● Exercise task
Present as a Markdown table with columns "No." and "Line" the items from the line containing "How much space" to the line containing "2289 centimetres", inclusive, numbering each row and omitting blank lines.

-- START Records for this exercise --

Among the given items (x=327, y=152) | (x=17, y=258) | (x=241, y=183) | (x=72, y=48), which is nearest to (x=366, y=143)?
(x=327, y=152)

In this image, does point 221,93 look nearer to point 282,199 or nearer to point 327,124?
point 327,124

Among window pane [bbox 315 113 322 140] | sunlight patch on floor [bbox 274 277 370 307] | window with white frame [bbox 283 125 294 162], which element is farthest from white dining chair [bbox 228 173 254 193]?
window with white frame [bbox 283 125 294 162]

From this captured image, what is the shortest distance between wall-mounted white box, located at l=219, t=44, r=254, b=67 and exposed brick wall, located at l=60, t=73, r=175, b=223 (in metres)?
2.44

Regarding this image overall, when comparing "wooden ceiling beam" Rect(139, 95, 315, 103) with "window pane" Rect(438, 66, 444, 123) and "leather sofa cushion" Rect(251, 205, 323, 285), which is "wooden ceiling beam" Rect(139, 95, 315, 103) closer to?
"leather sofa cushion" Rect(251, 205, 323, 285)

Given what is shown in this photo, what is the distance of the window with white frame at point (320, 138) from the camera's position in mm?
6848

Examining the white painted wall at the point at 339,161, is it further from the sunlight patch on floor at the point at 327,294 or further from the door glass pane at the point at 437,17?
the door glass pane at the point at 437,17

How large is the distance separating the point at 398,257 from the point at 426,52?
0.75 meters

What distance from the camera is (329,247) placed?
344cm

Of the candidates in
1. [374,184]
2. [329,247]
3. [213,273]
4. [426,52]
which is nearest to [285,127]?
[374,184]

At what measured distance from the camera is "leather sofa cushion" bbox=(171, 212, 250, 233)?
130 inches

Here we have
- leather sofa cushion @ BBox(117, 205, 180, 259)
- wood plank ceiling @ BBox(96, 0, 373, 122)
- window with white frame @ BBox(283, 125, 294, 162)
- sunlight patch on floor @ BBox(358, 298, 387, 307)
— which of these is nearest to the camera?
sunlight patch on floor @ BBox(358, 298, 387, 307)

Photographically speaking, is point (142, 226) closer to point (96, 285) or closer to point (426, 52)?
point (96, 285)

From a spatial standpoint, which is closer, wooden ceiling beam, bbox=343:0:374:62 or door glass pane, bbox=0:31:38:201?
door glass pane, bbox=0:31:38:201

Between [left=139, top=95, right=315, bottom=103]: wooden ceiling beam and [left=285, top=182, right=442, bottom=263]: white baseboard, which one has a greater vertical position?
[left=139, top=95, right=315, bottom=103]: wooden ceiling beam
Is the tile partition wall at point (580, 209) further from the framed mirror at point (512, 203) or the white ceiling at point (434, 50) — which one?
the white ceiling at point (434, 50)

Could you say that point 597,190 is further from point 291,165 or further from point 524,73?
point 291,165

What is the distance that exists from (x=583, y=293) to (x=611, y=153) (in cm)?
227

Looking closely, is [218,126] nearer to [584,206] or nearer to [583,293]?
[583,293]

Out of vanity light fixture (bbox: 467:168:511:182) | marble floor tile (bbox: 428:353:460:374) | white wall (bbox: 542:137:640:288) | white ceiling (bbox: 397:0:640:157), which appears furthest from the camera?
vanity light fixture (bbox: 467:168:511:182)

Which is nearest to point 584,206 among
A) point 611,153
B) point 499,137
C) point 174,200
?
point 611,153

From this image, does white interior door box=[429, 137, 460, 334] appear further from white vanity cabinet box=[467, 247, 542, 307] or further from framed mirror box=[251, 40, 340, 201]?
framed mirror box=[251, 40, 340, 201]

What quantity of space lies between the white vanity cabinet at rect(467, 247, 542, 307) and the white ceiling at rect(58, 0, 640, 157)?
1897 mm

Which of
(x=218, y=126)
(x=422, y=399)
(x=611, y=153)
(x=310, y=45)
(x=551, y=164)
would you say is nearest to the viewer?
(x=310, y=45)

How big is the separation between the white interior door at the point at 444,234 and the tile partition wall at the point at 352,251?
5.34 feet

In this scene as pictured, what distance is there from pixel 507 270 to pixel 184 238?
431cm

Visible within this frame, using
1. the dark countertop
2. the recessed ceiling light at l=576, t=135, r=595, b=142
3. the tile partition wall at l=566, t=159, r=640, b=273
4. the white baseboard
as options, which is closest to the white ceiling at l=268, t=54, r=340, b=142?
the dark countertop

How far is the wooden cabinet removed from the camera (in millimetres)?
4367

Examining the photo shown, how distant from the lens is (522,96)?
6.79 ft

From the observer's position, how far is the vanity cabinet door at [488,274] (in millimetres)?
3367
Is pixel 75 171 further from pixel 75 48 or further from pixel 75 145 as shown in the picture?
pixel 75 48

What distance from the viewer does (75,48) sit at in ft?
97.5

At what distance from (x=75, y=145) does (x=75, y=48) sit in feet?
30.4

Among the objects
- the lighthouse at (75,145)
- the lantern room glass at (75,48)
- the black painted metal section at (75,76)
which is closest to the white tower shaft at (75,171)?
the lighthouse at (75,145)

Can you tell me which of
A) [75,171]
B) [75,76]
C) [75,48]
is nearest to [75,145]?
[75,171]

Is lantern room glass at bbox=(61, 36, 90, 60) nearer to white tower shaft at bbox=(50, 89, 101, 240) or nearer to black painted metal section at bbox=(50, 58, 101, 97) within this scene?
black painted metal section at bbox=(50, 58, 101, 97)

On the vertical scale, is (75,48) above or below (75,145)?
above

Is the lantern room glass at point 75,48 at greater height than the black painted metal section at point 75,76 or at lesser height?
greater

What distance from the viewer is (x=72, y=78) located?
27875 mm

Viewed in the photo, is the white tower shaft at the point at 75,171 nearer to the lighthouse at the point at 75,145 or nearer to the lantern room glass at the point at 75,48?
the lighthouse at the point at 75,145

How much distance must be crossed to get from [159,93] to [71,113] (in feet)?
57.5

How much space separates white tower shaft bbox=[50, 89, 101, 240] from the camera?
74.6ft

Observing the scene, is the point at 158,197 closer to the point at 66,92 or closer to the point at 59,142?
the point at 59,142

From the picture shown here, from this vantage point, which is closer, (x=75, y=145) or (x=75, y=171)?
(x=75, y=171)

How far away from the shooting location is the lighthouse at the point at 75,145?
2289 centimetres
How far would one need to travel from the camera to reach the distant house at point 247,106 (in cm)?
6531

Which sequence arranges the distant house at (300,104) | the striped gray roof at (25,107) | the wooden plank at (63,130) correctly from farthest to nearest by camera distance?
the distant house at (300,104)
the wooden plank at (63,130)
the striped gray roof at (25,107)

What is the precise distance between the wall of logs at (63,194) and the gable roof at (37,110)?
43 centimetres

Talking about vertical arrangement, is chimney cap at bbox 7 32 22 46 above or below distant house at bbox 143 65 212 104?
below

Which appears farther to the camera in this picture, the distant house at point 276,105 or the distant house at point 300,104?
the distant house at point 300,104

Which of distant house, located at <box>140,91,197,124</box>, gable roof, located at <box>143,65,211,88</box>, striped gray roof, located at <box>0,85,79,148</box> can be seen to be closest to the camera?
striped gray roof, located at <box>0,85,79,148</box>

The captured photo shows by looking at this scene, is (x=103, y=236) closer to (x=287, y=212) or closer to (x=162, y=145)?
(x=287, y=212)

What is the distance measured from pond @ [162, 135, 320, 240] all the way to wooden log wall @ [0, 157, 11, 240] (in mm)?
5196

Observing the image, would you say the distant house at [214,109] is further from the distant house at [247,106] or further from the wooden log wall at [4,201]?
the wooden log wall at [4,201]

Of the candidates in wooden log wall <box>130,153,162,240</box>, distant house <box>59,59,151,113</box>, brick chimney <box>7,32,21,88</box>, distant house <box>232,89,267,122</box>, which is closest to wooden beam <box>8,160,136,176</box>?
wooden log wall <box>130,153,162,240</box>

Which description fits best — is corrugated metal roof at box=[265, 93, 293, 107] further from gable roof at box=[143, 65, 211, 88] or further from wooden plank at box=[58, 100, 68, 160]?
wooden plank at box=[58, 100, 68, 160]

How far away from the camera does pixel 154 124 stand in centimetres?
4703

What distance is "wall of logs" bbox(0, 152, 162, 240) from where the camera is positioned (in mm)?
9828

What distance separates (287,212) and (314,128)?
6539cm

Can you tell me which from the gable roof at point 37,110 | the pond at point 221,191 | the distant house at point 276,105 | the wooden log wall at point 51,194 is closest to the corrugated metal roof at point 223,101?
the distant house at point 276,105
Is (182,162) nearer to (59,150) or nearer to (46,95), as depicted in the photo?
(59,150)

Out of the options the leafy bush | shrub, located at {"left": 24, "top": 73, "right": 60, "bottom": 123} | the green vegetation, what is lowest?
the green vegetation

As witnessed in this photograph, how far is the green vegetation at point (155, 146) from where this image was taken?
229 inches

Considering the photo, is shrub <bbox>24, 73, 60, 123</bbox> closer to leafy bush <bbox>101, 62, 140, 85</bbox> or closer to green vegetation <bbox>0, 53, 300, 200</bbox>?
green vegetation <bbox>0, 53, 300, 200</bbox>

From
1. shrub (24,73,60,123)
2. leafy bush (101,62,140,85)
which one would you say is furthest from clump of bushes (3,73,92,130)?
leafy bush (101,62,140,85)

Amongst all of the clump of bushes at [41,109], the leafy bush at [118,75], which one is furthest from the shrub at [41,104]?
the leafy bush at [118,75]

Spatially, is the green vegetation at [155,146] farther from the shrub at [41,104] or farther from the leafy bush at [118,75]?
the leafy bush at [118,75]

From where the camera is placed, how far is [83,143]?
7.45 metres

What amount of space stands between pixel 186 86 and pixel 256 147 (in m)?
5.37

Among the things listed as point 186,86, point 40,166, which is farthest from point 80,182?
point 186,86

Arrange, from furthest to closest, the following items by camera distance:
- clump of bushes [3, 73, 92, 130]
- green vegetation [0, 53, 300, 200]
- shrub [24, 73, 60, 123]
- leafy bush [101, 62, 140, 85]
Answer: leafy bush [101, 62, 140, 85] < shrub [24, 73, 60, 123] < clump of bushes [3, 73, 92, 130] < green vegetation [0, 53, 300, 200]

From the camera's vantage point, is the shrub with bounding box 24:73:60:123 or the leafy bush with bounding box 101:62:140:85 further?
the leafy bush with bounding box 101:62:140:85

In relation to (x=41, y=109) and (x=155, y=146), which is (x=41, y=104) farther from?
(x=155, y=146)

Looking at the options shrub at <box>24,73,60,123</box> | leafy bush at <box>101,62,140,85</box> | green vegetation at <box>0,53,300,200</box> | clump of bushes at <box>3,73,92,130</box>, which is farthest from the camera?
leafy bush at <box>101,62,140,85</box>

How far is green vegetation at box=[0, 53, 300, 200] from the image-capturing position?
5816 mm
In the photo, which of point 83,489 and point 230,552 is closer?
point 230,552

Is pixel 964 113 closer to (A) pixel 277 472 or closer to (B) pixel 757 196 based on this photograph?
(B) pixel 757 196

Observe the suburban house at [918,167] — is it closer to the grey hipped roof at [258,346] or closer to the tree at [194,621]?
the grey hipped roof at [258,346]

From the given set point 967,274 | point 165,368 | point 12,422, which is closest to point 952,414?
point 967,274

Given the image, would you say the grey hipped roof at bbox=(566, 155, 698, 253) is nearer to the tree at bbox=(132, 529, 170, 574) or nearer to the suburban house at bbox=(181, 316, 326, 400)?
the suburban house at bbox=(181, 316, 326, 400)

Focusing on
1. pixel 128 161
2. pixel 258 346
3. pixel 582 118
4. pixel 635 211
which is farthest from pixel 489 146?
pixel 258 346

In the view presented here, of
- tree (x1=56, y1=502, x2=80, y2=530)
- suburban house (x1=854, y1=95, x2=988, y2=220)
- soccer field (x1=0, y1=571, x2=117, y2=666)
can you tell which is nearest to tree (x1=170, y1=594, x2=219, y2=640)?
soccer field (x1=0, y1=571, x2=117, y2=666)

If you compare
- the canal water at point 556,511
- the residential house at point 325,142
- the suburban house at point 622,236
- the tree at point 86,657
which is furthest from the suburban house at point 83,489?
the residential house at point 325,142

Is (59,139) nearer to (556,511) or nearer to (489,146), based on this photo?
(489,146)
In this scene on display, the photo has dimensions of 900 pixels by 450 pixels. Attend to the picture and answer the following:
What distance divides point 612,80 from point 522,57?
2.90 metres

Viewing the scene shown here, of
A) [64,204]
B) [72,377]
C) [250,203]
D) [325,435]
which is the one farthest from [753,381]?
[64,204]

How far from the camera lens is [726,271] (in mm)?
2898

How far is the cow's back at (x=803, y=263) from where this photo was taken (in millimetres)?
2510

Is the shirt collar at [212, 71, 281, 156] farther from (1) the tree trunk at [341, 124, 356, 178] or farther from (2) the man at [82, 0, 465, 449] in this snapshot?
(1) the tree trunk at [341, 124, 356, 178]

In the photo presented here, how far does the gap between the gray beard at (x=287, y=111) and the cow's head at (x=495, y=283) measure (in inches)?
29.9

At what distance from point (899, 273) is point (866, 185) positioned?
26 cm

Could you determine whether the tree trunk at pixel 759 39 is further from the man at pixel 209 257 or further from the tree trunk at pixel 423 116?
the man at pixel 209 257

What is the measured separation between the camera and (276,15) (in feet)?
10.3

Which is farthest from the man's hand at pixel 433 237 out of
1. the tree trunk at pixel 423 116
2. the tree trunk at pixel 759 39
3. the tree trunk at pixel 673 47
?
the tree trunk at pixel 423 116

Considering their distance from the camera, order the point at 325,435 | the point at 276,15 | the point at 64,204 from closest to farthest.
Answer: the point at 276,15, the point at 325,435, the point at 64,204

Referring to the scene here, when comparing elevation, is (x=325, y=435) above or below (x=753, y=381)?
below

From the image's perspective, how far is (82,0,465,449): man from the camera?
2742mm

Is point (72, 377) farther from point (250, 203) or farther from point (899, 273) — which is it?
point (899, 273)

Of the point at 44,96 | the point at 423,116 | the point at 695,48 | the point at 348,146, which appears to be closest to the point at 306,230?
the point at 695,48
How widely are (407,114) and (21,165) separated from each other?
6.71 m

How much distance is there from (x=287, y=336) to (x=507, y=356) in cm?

-- END Records for this exercise --

● Correct response
| No. | Line |
|---|---|
| 1 | How much space separates white tower shaft bbox=[50, 89, 101, 240] from the camera? |
| 2 | 74.6ft |
| 3 | Observing the scene, is the point at 158,197 closer to the point at 66,92 or closer to the point at 59,142? |
| 4 | the point at 59,142 |
| 5 | From the picture shown here, from this vantage point, which is closer, (x=75, y=145) or (x=75, y=171)? |
| 6 | (x=75, y=171) |
| 7 | How far away from the shooting location is the lighthouse at the point at 75,145? |
| 8 | 2289 centimetres |